愛情ごはんを届けたい ~エリート社長は過労死寸前!? あなたの心と体を私の料理で癒します~

「ははっ、面目ない。コンビニにでも寄って、なにか買っていくよ」
「……東條さん、ちゃんとご飯食べてますか?」

 私の質問に、東條さんは視線を逸らして「それなりには」なんて言葉を濁す。
 物凄く怪しい。ちゃんと食べていないんじゃないかな。

 私のお父さんもいつも忙しく働いている人だった。
 夜遅くに帰宅してご飯を食べながら、お昼ご飯を食べ損ねたってお母さんと話しているのを、何度か聞いたことがあった。夕飯だって、お母さんが用意しないと食べないでお酒しか飲まないような人だった。

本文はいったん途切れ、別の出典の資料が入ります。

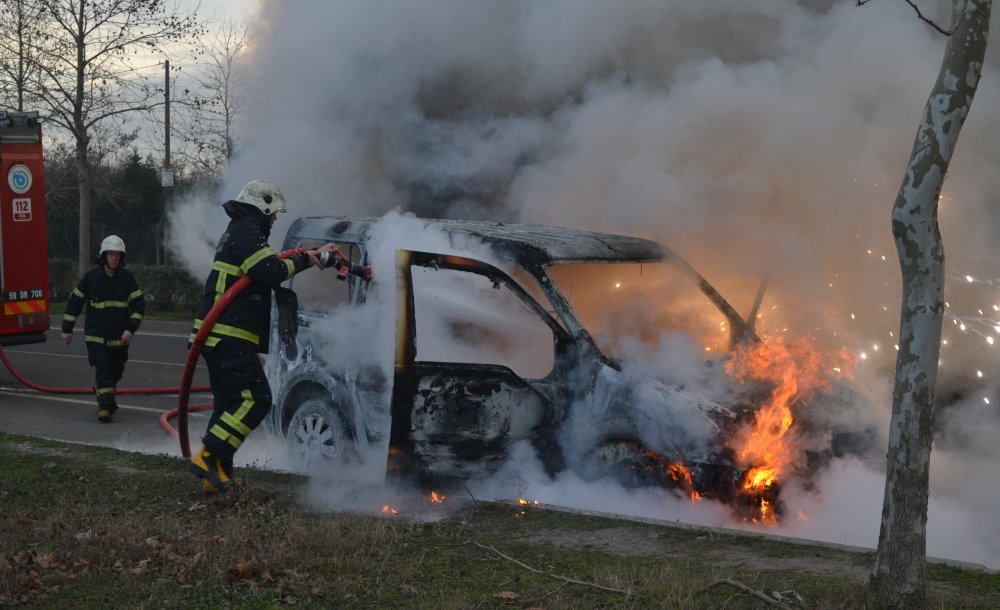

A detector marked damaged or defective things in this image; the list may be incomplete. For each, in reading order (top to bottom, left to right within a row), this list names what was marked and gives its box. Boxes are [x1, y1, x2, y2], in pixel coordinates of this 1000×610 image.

charred tire [286, 394, 360, 470]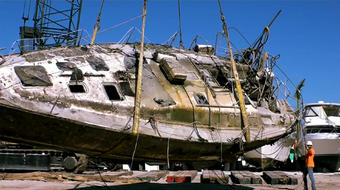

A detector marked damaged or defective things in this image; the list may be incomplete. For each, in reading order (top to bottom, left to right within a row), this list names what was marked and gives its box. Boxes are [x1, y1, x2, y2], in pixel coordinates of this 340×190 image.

broken porthole [14, 65, 52, 86]
broken porthole [103, 83, 123, 100]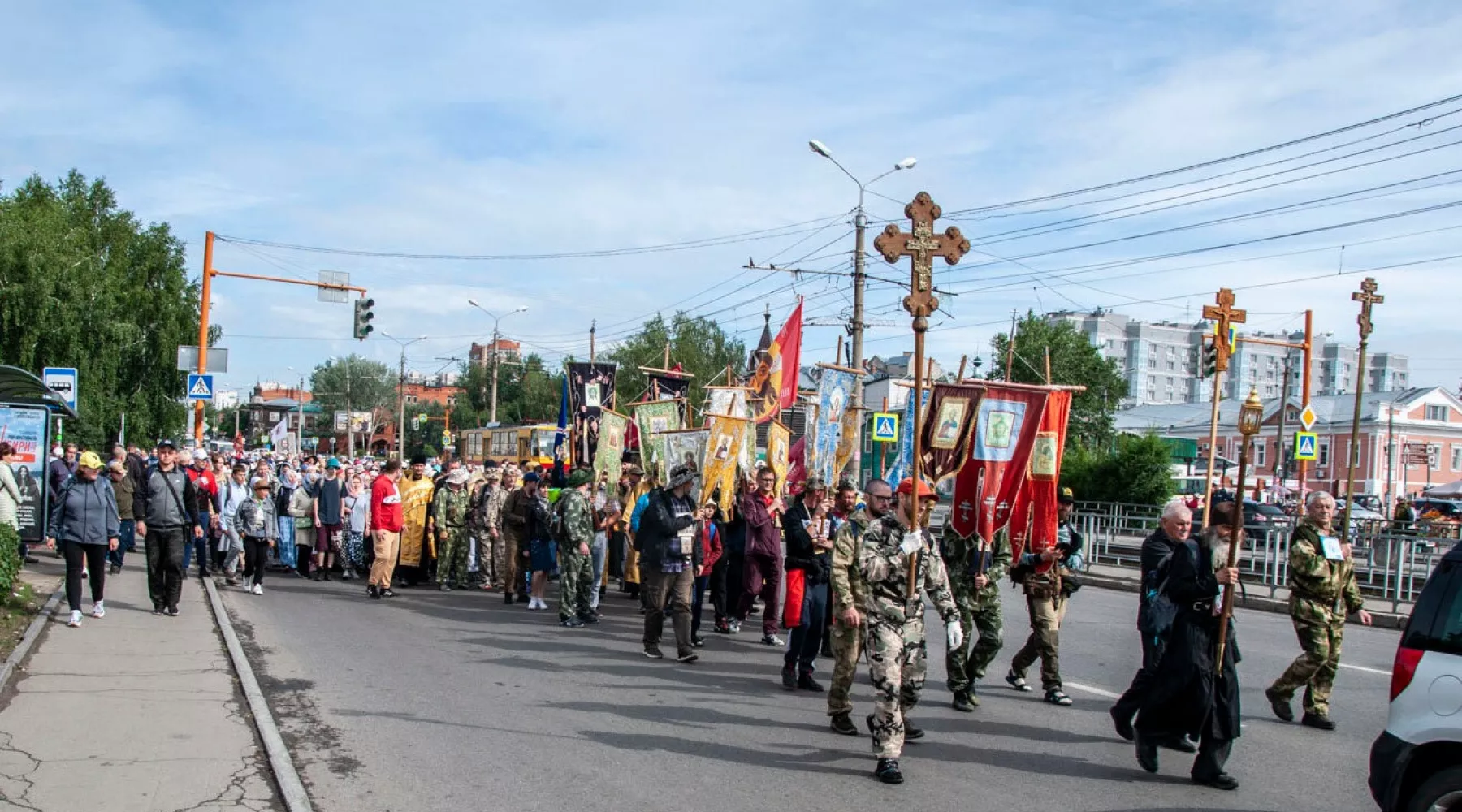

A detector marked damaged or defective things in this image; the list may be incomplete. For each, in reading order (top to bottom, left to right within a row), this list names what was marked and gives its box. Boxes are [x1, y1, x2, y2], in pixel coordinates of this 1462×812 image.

cracked asphalt [0, 560, 282, 812]
cracked asphalt [222, 569, 1397, 812]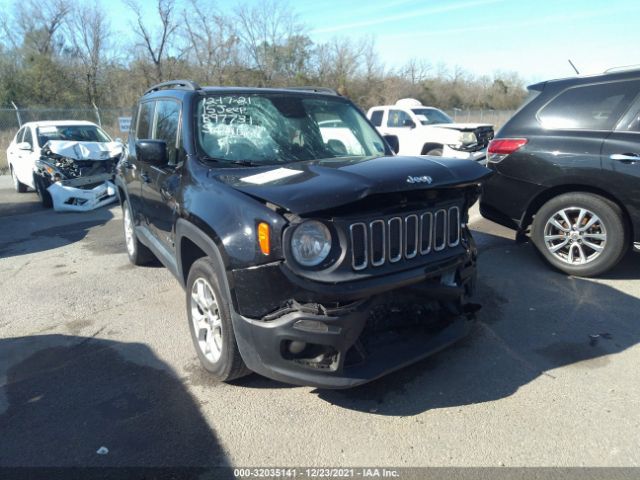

 東條さんとお父さんは別人だってわかってる。なのに、どうさはてか同じような気配を感じていた。
 
「今日の朝ご飯は、なにを食べたんですか?」
「えーっと……バナナとヨーグルトとコーヒー」
「……なんですか、その間違ったダイエットしてる女子みたいな朝食」
「ははっ、時間がなくてな」

 バナナは皮をむくだけだから楽だしなんて笑っているけど、それでお昼ご飯を食べ損ねたって、どう考えても寿命を縮めるような食生活だ。